The addiction specialists at Private Rehab Clinic Delamere explain: “As the UK is facing yet another wave of hot weather, individuals must be extra vigilant when consuming alcoholic beverages. It’s important to drink responsibly by sticking to the recommended alcohol consumption levels of 14 units a week, as fun in the sun can turn hazardous when alcohol is involved.”
One of the biggest risks of drinking outside during summer is dehydration. One of the many side effects of alcohol is dehydration. Alcohol removes fluids from your blood through the renal system, which includes the kidneys, ureters and bladder, much more quickly than other liquids.
However, dehydration becomes an even bigger problem in the sun.
When the weather is hot outside, our body attempts to cool down by sweating, losing more fluid. If this fluid isn’t replaced, it can lead to dangerous levels of dehydration. Signs of dehydration include dizziness, fatigue, thirst, dry mouth, lips, and eyes.
If you start to display signs of dehydration, it’s important to replenish the fluid levels in your body by drinking water or sports drinks. If your symptoms do not improve, seeking medical treatment is important as it can become a serious problem.
Another common issue with mixing alcohol and hot weather is sunburn. Studies have proven that an individual’s skin becomes more vulnerable and sensitive to the sun after consuming alcohol.
The research shows that the amount of UV it took to burn the individual’s skin was much less than without alcohol.
Additionally, when someone overindulges in alcohol, their decision-making ability reduces significantly. This means they are more likely to forget to reapply sunscreen, increasing the chances of burning their skin and causing sun damage.
Heat stroke is the most severe form of heat illness and is caused by the body overheating, typically due to exposure to high temperatures. Heat stroke occurs when the body cannot regulate its temperature, causing an increased heart rate, rapid breathing, nausea, high body temperature, headaches and altered mental behaviour.
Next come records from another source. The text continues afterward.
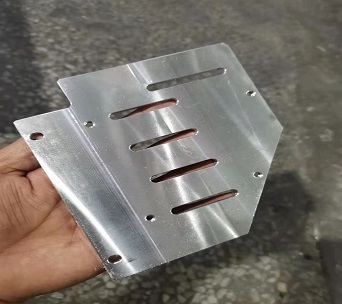 精密機械零件加工的特點，你值得了解……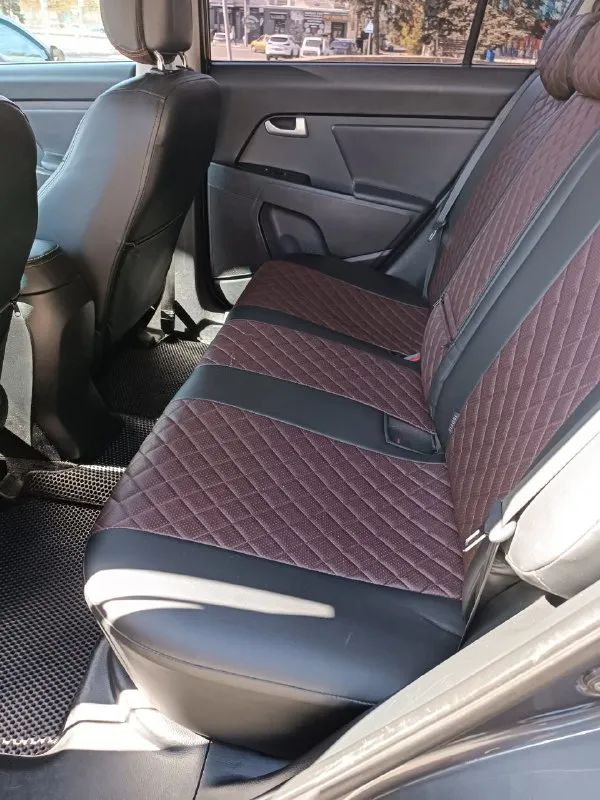 Продам kia sportage. Год: 2010. Обьем : 2.0 бензин. Пробег: 229000км. Кпп: автомат (полноценный). Автомобиль в хорошем состоянии, как технически так и внешне. Двигатель работает ровно, не дымит, масло не расходует. Коробка передач чистый автомат, работает отлично во всех режимах. Ходовая обслужена, не стучит, не гремит. Салон в хорошем состоянии, работает всё. Я владелец с мая 2023 года в днр. Продаю в связи с покупкой нового авто. Звоните, приезжайте, смотрите. Хороший авто за адекватные деньги! Зимняя резина в подарок. Осмотр: донецк-макеевка. Цена:1.2₽. (без торга )
Связь:+7-949-317-90-12 валерий - фотография - 3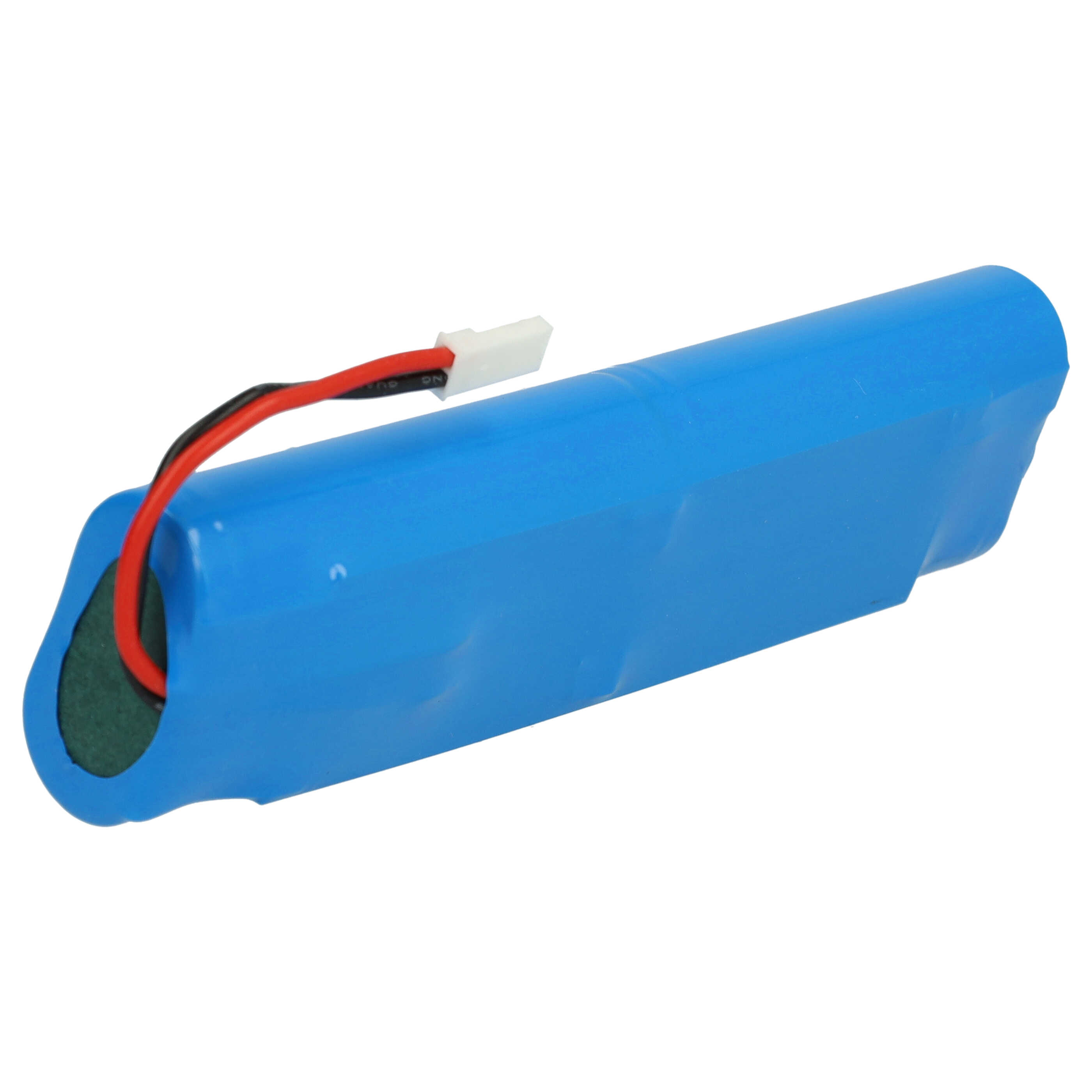 Battery Replacement for Ariete AT5186033510 for - 3400mAh, 14.4V, Li-Ion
Alcohol can increase the chances of heatstroke, and this is because when the body starts to overheat, it cools itself down by sweating. Alcohol can reduce the amount of sweat we produce, thus making it harder for the body to cool down; this can cause your body temperature to rise to extremely dangerous levels, causing heat stroke.
If you think someone is experiencing heat stroke, seeking medical attention is crucial.
Whether it’s a trip to the beach, your local lake, or just taking a dip in your inflatable outdoor pool, when the weather is hot, it’s important to be extra cautious around water, especially when alcohol is involved.
Alcohol weakens the nerves that control involuntary actions, like breathing and the gag reflex. This makes swimming and being around water extremely dangerous, increasing the risk of drowning if you struggle in the water.
Drinking alcohol also makes decision-making harder for individuals, increasing the risk of accidents in the water.